* _FRAGMENTO PARA LEER_
■ ■ ■ ■
Publicado en www.enestosdias.com.ar

Nada queda librado al azar en esta metrópoli del suroeste japonés. Su estética y prolijidad, y hasta los borrachos que por las noches descansan sobre las veredas, responden a un orden sobre el que no parece haber cuestionamientos. Es la ciudad donde nadie vio nunca una flor marchita.





(Foto Pamela Damia)
En el año 2011, el cantante dominicano Juan Luis Guerra hizo conocida la ciudad de Fukuoka con una bachata cuyo video clip está filmado en el barrio chino de Los Ángeles, EEUU, pisoteando con el timo la rivalidad entre los dos pueblos, el chino y el japonés. Fukuoka, situada en el suroeste de Japón, no forma parte de la tríada turística Tokio – Kioto – Nara, pero sí del ranking de las ciudades con mejor calidad de vida de la Revista británica Monocle del 2016, luciendo el puesto número siete.
■ ■ ■ ■
* _TAREAS DEL EJERCICIO_
(1) Según el texto sobre Fukuoka, ¿qué puesto ocupó la ciudad en el ranking de calidad de vida de la revista Monocle de 2016?
(2) Imprime el pasaje del texto sobre Fukuoka que empieza en "(Foto Pamela Damia)" y termina en "puesto número siete.".

Entradas tomadas de una colección
■ ■ ■ ■
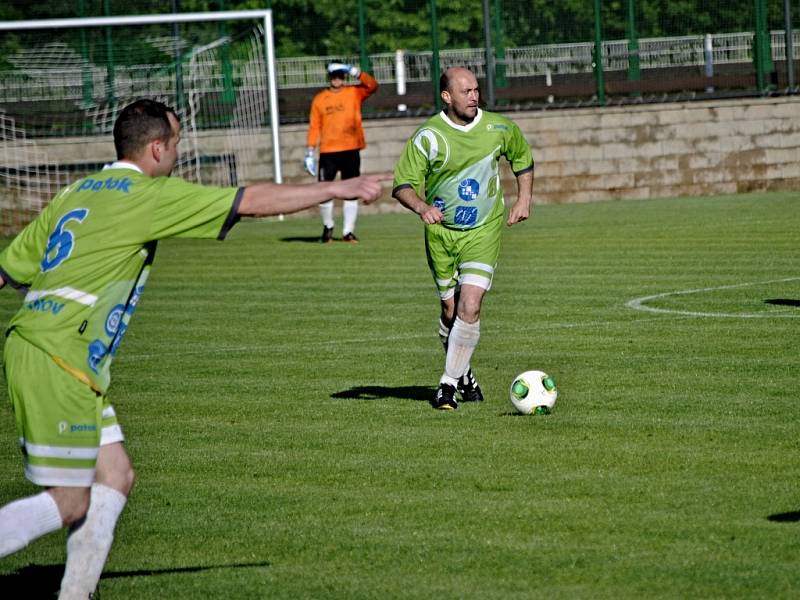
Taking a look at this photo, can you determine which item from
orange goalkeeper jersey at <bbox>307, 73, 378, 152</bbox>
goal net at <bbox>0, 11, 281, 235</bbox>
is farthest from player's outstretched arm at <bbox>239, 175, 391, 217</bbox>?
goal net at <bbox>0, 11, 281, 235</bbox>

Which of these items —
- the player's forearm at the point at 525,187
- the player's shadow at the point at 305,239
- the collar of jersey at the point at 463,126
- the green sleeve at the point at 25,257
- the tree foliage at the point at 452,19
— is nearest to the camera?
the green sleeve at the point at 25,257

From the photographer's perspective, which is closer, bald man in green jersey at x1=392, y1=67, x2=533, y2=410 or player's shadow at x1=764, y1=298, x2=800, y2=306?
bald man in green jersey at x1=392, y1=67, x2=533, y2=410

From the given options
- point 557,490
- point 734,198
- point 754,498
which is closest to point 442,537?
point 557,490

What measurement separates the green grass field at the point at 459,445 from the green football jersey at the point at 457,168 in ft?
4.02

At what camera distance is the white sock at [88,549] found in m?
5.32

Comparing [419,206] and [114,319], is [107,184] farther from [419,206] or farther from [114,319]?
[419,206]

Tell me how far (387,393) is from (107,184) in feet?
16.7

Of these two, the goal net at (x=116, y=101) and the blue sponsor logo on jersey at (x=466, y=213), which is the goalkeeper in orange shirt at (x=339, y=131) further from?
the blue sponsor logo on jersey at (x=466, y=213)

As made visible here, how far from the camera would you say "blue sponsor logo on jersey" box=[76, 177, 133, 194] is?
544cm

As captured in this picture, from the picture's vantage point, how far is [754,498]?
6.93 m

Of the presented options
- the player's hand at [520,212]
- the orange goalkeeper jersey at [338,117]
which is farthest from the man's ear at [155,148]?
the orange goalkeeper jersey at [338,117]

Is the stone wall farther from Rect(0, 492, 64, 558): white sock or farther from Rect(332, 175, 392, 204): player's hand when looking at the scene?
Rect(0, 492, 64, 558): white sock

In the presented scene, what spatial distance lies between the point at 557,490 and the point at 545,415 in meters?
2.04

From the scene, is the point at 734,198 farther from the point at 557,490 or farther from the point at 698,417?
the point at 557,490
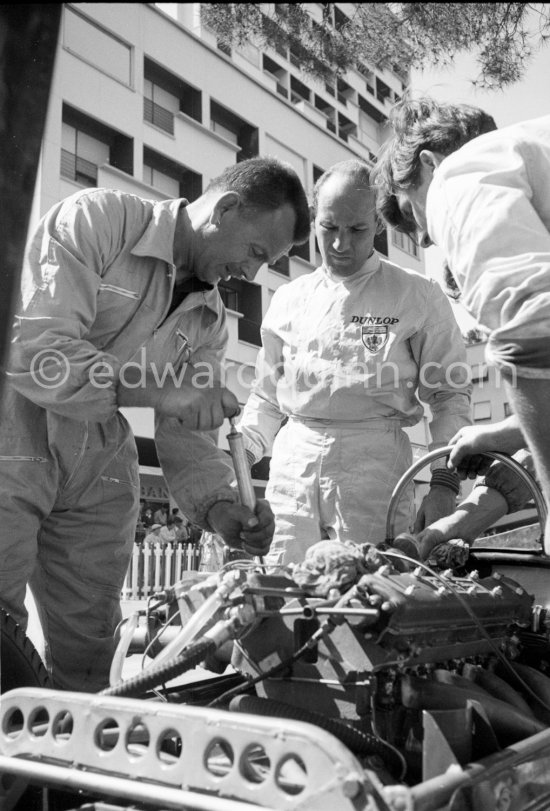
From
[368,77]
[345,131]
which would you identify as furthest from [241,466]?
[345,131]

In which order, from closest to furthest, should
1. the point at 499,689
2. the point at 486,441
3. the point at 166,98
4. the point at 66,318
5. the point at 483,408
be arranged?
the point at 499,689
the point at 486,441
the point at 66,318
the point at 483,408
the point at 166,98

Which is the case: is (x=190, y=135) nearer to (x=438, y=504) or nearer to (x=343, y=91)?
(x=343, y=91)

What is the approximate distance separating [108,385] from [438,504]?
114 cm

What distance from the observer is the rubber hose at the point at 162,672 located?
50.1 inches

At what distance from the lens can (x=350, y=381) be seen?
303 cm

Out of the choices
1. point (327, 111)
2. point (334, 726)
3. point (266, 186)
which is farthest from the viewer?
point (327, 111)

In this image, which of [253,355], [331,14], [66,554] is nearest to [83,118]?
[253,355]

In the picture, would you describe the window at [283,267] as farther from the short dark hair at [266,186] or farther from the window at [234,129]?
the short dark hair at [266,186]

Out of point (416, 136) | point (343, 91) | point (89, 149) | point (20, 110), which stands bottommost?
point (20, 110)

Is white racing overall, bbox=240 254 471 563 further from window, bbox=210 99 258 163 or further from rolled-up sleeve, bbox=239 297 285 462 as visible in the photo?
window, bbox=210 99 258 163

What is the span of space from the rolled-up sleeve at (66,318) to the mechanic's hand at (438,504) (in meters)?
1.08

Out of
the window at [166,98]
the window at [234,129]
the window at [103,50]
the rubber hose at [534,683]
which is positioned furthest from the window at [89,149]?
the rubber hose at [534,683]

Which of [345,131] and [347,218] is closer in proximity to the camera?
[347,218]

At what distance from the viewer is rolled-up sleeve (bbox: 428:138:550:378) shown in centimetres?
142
■ ■ ■ ■
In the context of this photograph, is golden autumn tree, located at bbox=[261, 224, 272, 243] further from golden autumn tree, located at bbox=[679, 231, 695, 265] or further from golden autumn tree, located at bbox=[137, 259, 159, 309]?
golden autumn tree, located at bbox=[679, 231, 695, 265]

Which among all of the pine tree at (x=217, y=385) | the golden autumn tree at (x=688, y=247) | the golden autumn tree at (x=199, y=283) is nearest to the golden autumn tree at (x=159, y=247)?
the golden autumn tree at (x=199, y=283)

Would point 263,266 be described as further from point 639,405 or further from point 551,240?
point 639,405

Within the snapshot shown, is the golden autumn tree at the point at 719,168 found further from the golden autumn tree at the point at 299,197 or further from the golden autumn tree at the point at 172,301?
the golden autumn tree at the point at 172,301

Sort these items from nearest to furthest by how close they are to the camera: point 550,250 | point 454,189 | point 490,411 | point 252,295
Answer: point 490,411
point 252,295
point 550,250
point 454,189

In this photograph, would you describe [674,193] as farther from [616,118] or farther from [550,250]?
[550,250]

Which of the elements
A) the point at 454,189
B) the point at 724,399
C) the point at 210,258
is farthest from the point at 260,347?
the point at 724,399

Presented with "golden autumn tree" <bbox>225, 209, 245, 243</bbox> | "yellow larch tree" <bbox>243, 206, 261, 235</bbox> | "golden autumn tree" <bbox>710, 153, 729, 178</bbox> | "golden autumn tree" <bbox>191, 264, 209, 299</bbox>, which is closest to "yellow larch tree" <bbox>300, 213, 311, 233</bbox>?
■ ■ ■ ■
* _RESULTADOS_
(1) El puesto número siete.

(2)
(Foto Pamela Damia)
En el año 2011, el cantante dominicano Juan Luis Guerra hizo conocida la ciudad de Fukuoka con una bachata cuyo video clip está filmado en el barrio chino de Los Ángeles, EEUU, pisoteando con el timo la rivalidad entre los dos pueblos, el chino y el japonés. Fukuoka, situada en el suroeste de Japón, no forma parte de la tríada turística Tokio – Kioto – Nara, pero sí del ranking de las ciudades con mejor calidad de vida de la Revista británica Monocle del 2016, luciendo el puesto número siete.